Do ewes really need a pre-lamb drench?

// Animal welfare

AgResearch scientist Dr Dave Leathwick, builds a strong case for thinking twice about the practice that is routinely carried out by around 80 per cent of sheep farmers as part of their pre-lamb animal health treatments.

Key points

  • Financial return to the farmer is driven more by the number of lambs weaned than by any increase in liveweight due to drenching.
  • Treated ewes may wean more lambs, but may wean fewer lambs – scientists don’t understand why.
  • Benefits from long-acting drench treatments appear to decline after the pay-out period of the drugs.
  • Low Body Condition Score ewes cannot be linked to parasites.
  • Young lambs can be exposed to drench in utero or from the day they are born.
  • Long-acting drenches cause changes in the rumen microbiome.
  • Still a lot to know about drenches and their impact.
  • Feed is far more critical in the pre-lamb period than drench.

Do ewes really need a pre-lamb drench?

AgResearch scientist Dr Dave Leathwick, builds a strong case for thinking twice about the practice that is routinely carried out by around 80 per cent of sheep farmers as part of their pre-lamb animal health treatments.

Speaking on a recent webinar, Dr Leathwick says pre-lambing drenching is ingrained in farmers psyche, despite there being a degree of conjecture and uncertainty about the benefits of the practice.

He says trials first carried out in the 1960s and 70s showed inconsistent benefits from drenching ewes either pre- or post-lambing and subsequent trials have reinforced these findings.

The practice also increases the risk of selecting for drench resistant parasites, particularly when long-acting products are used.
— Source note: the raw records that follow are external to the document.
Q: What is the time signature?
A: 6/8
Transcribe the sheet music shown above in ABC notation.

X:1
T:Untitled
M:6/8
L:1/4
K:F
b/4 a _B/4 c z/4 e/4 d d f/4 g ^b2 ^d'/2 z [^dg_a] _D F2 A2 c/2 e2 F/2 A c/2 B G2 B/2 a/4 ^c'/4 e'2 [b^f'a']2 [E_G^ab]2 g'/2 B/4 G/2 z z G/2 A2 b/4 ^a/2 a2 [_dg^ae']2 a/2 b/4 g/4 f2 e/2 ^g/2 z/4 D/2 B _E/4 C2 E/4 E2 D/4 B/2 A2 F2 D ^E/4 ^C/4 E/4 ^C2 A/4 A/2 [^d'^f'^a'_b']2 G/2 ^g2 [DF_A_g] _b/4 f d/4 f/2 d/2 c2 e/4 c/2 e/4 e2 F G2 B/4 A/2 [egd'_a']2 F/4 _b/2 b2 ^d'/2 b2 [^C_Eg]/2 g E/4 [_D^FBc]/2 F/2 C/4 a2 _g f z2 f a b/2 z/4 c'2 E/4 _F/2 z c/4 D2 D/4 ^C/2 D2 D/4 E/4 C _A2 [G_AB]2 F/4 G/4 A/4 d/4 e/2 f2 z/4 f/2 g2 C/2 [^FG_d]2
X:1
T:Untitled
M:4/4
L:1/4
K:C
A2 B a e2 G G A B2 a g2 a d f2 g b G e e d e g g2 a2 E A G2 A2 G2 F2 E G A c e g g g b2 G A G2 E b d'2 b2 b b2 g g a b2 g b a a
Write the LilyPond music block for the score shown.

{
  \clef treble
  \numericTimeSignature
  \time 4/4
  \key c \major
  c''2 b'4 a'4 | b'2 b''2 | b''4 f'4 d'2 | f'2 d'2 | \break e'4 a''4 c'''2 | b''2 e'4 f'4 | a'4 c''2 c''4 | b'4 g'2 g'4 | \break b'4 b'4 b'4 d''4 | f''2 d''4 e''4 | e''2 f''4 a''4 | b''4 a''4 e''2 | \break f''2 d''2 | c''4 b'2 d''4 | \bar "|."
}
Seven years ago, AgResearch helped two groups of farmers carry out 14 anthelmintic trials on eight farms in the Wairarapa over two years. The trials were looking at a number of variables including the financial benefits of a pre-lamb treatment with a long-acting drench and what treatments were the most effective.

A cost-benefit analysis of the treatments was carried out and showed 47% of the treatments to ewes resulted in a net financial loss, some as much as $10/ewe.

This was because some of the treated ewes in the trials actually weaned fewer lambs than the un-drenched cohort.

A follow-up study looking specifically at whether there was a survival advantage of disadvantage to drenching ewes pre-lamb was carried out across New Zealand. While, as before, there was a wide variation between treated and untreated ewes and between farms, on average there was no advantage or disadvantage to lamb survivability.

But the question remained about whether a drench treatment could result in lamb deaths persisted. As part of the investigation into this question, Dr Leathwick’s group have shown that Macrocyclic Lactone (ML) drenches are passed to the young lamb in the ewe’s milk and that Moxidectin can be transferred across the placenta and enter the foetus. “We don’t know yet whether these findings are important or not but it seem to be an issue worthy of further study”

Drench and Body Condition – no correlation

One of the more surprising findings of the Wairarapa trials was the lack of correlation between Body Condition Score and anthelmintic treatment or Faecal Egg Counts.

Body Condition Score was largely irrelevant in terms of the scale of the response to treatment.

Scientists found that over the period from pre-lambing to weaning, a proportion of the ewes increased in body condition, a proportion lost body condition and some stayed the same irrespective of drench treatments.

Dr Leathwick says there was no evidence to show that skinny ewes were affected by parasites any more than fat ewes, and they could not show that there was any greater benefit to pre-lamb drenching ewes in low body condition. “However, there may be other benefits, such as ewe survival over winter that we did not measure” he cautioned.

In another, more recent trial, AgResearch found a short-lived liveweight response to drench capsules and injectables in low body condition score ewes but most of this advantage did not persist through until weaning. He cites several previous New Zealand studies which have shown the same thing. The benefit measured at the time these long-acting drenches cease working is reduced with time afterwards as the untreated ewes tend to catch-up.

Long-acting drenches affect rumen composition

Benzimidazoles are a fungicide, MLs are antibiotics and some inhibit fungal growth while ivermectin is a potent anti-viral drug.

So, what happens if antibiotics and fungicides are placed in the rumen for 100 days – as is the case with long-acting drench products?

An AgResearch study sampled the rumen of 300 ewes after being drenched with different drench compounds and found that there were significant changes to the rumen composition. Scientists are yet to determine what this may mean for the ewe’s health and performance.

Dr Leathwick says that the take-home message is that there is still much we do not understand about parasites, their effect on the sheep and what we are doing when we administer drenches. Work is on-going, but he urges farmers to reconsider what they are getting from their pre-lamb drench programme.